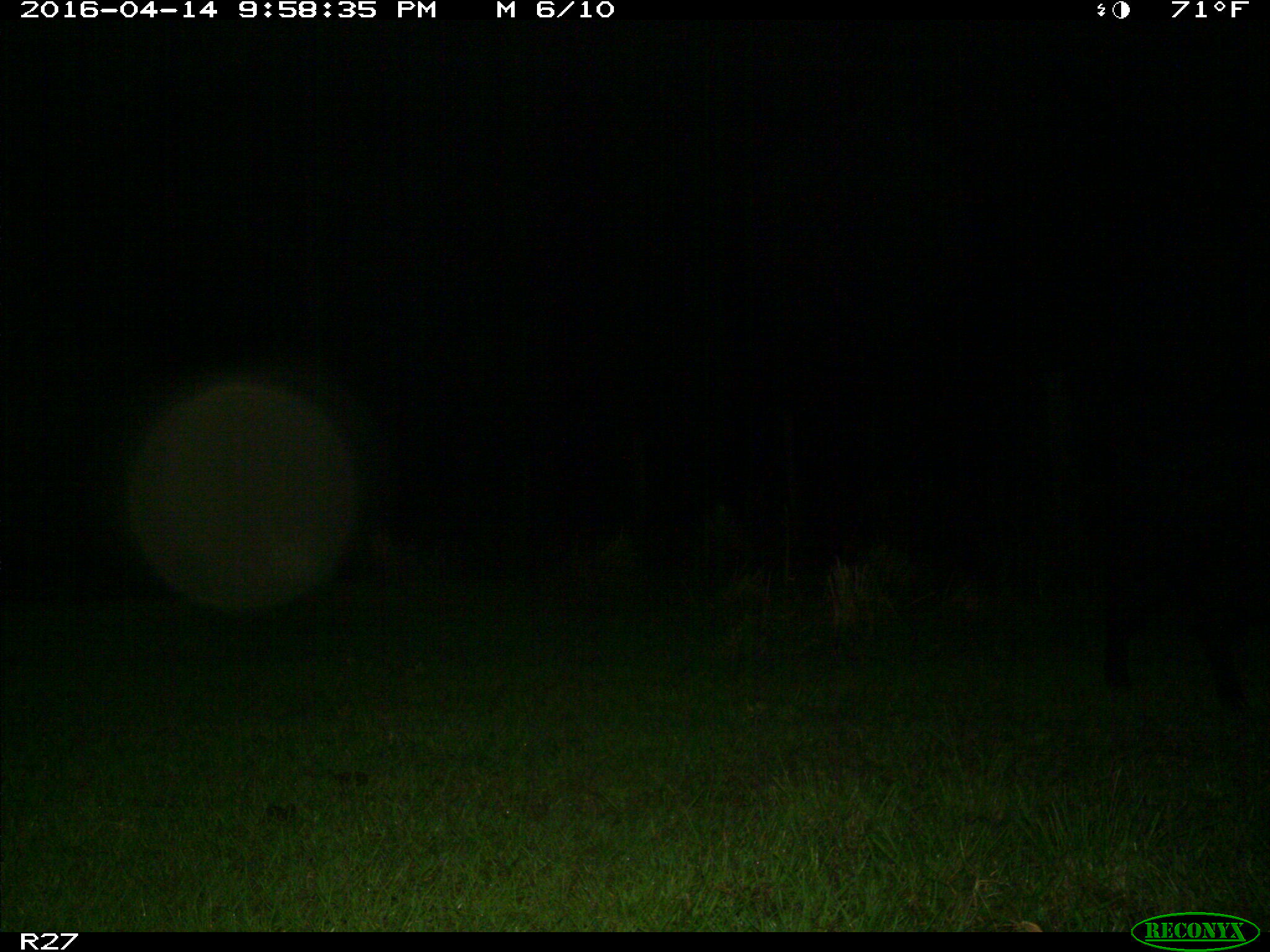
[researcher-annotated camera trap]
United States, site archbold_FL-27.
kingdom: Animalia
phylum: Chordata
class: Mammalia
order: Artiodactyla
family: Suidae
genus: Sus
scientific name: Sus scrofa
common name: wild boar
Sus scrofa (wild boar).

——————————

**Your goal**
Give back the entire listing verbatim, without the pictures.

**Problem solution**
[researcher-annotated camera trap]
United States, site archbold_FL-27.
kingdom: Animalia
phylum: Chordata
class: Mammalia
order: Artiodactyla
family: Suidae
genus: Sus
scientific name: Sus scrofa
common name: wild boar
Sus scrofa (wild boar).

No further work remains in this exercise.